> **PROMPT**: Transcribe word for word the section of the records below that opens with the line containing "阿聯(lián)酋航運(yù" and closes with the line containing "遊戯王　青眼の白龍　東京ドーム　未開封　25th TD02-JP001 封筒"; drop every picture.

> **EXERCISE MATERIALS**:
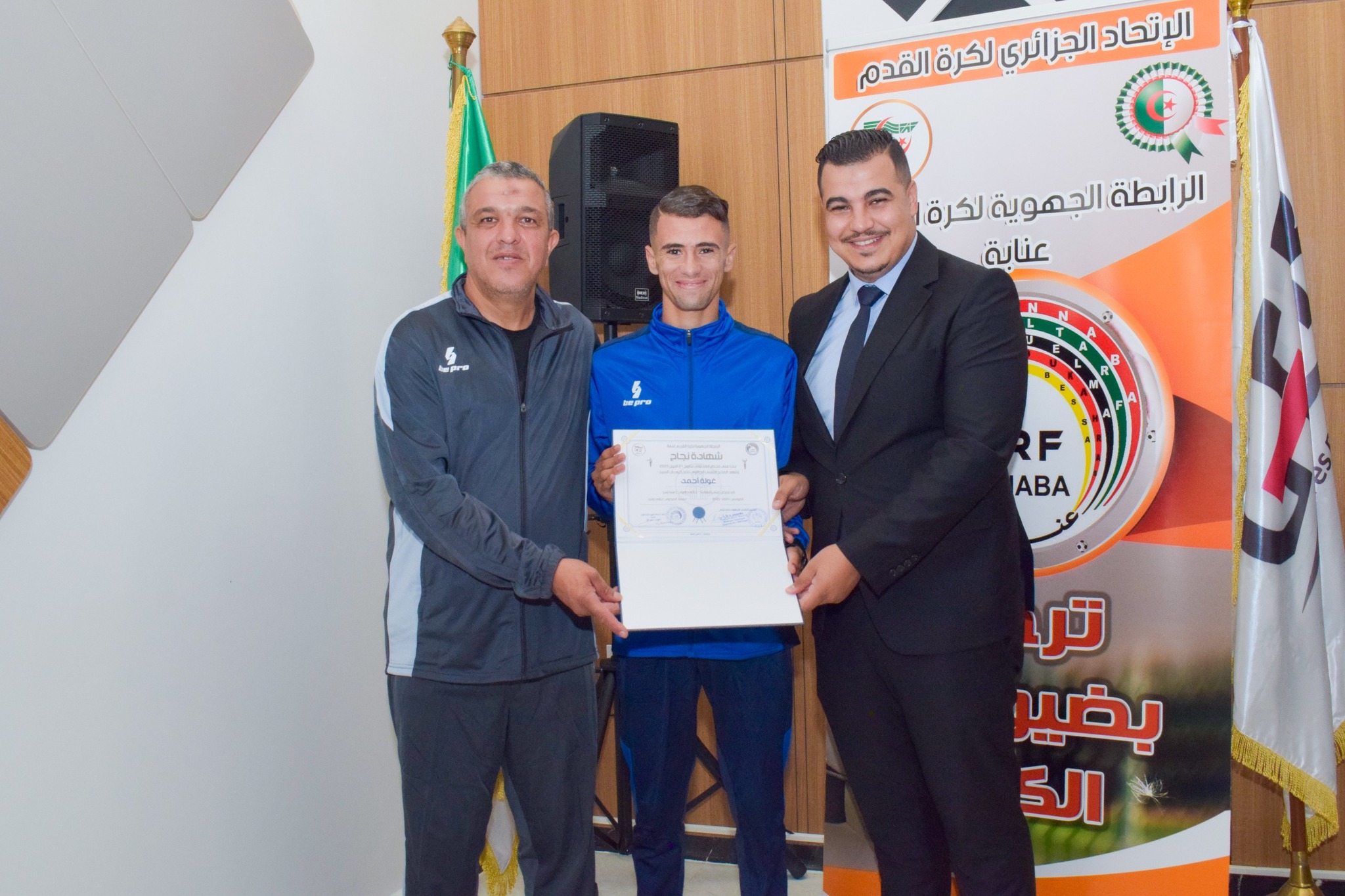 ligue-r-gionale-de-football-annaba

--

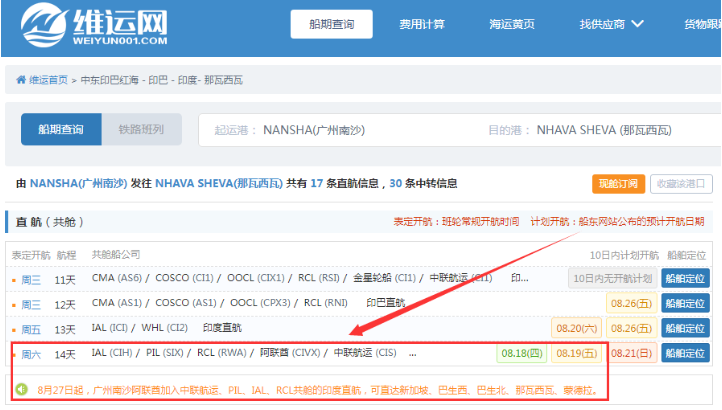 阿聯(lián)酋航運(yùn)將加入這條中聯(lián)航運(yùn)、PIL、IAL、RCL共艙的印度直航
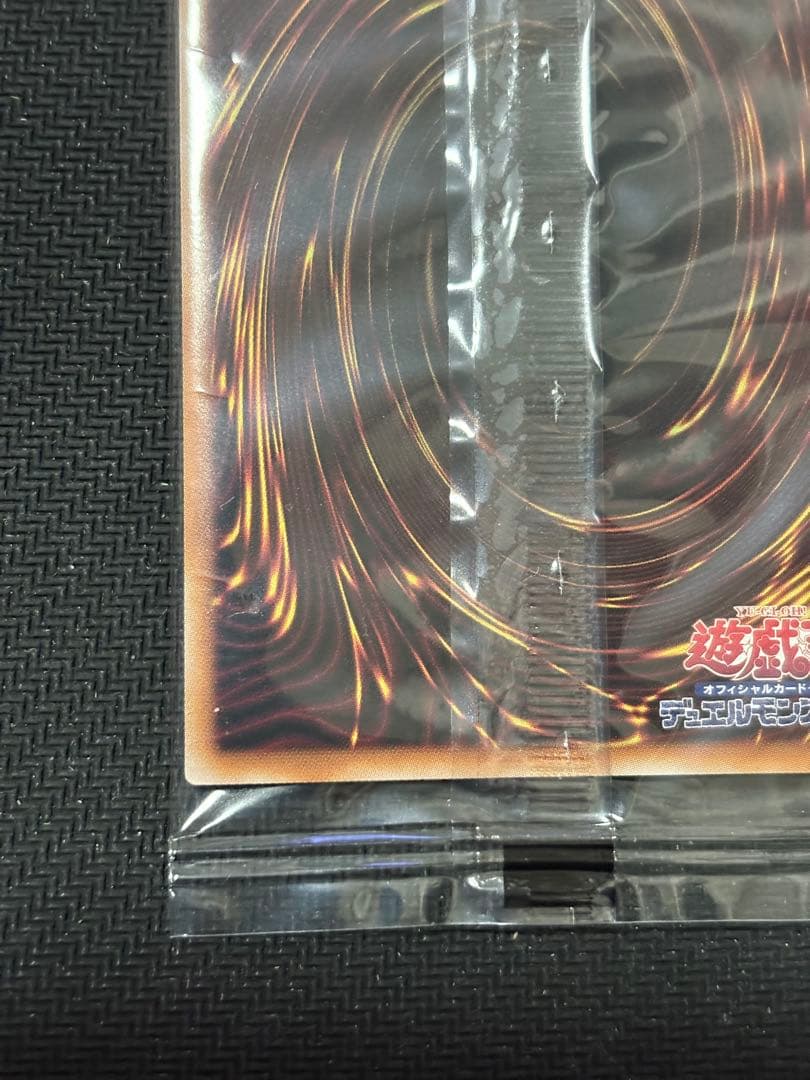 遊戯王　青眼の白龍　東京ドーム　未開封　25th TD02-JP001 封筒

> **TASK RESULT**:
 阿聯(lián)酋航運(yùn)將加入這條中聯(lián)航運(yùn)、PIL、IAL、RCL共艙的印度直航
 遊戯王　青眼の白龍　東京ドーム　未開封　25th TD02-JP001 封筒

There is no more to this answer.